So kommen die vielen Reichen und legen viel ein, geben viel von dem ab was sie haben und spenden es. Das erleben wir ja auch noch in unseren Tagen, dass es Menschen möglich ist, ungeheure Summen für wohltätige oder gemeinnützige Zwecke zu spenden und damit sehr vielen Menschen in und aus deren Nöten helfen. Ist das nicht lobens- und anerkennenswert? Ja, das finde ich durchaus, auch weil ich es nicht für selbstverständlich erachte!

2. Eine arme Witwe

Diesem Modell aus seinem Überfluss heraus etwas zu geben, den vielen Reichen die viel geben, stellt Jesus nun „eine“ arme Witwe gegenüber, die er ebenfalls am Opferkasten wahrnimmt. Diese Witwe legt einen nicht nur im Verhältnis zu dem Vielen einen unbedeutenden Betrag, zwei Lepta in den Gotteskasten. Das Lepta war an Wert die kleinste Einzelmünze der damaligen Zeit. Und wenn die Witwe zwei Lepta hatte, dann musste sie zwei einzelne (!) Münzen besitzen. Und wenn sie zwei Lepta in den Gotteskasten legte, musste sie auch zwei Münzen einlegen. Warum erzähle ich das so ausführlich? Wenn sie zwei Münzen hatte, dann hätte sie ja auch nur eine in den Gotteskasten legen und die andere für sich behalten können4, als Reserve für was auch immer.

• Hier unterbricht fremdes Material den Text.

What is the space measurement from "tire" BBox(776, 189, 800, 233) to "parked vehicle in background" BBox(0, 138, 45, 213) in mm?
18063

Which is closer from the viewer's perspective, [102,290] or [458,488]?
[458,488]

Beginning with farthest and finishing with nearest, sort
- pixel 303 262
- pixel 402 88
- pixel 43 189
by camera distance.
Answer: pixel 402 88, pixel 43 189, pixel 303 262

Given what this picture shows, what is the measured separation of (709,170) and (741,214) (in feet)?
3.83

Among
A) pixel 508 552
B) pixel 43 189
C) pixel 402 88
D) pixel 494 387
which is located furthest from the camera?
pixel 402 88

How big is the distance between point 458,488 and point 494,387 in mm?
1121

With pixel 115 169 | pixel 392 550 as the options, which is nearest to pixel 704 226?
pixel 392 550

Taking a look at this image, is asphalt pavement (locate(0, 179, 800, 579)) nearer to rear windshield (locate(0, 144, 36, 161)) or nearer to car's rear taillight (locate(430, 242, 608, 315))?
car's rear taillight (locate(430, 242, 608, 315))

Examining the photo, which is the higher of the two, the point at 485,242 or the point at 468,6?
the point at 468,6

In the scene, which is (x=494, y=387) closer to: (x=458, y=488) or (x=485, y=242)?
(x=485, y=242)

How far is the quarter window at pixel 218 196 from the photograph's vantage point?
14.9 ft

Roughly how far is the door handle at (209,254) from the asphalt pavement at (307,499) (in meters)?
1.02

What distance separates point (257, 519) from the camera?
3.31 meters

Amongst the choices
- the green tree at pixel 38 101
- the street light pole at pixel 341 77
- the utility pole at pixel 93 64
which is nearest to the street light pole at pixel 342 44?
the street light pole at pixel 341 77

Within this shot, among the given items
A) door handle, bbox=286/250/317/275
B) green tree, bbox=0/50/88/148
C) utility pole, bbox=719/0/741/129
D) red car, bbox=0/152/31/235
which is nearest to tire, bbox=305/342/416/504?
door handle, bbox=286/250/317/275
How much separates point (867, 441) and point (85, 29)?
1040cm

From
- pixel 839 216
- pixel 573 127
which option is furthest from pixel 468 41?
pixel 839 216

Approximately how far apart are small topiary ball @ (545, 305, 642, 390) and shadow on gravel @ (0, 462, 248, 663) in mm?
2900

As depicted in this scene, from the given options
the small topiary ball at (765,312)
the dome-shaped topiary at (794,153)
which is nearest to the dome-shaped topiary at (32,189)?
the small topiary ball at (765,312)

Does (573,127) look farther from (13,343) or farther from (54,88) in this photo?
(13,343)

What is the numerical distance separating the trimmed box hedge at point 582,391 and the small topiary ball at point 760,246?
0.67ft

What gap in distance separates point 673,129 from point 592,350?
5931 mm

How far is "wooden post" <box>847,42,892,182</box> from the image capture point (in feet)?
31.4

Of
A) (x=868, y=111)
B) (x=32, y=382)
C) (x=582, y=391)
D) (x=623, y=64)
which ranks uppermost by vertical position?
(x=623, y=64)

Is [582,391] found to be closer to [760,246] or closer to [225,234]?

Und spätestens an diesem Punkt und mit der Aussage Jesu an seine Jünger: „Ich sage euch, diese arme Witwe hat mehr eingelegt als alle, die in den Schatzkasten eingelegt haben.“ wird deutlich, es geht um etwas anderes als um die Größe der Spende. Es geht nicht um Groß- oder Kleinspende, wie viel ich gebe und was das bewirkt. Es geht um alles oder nichts.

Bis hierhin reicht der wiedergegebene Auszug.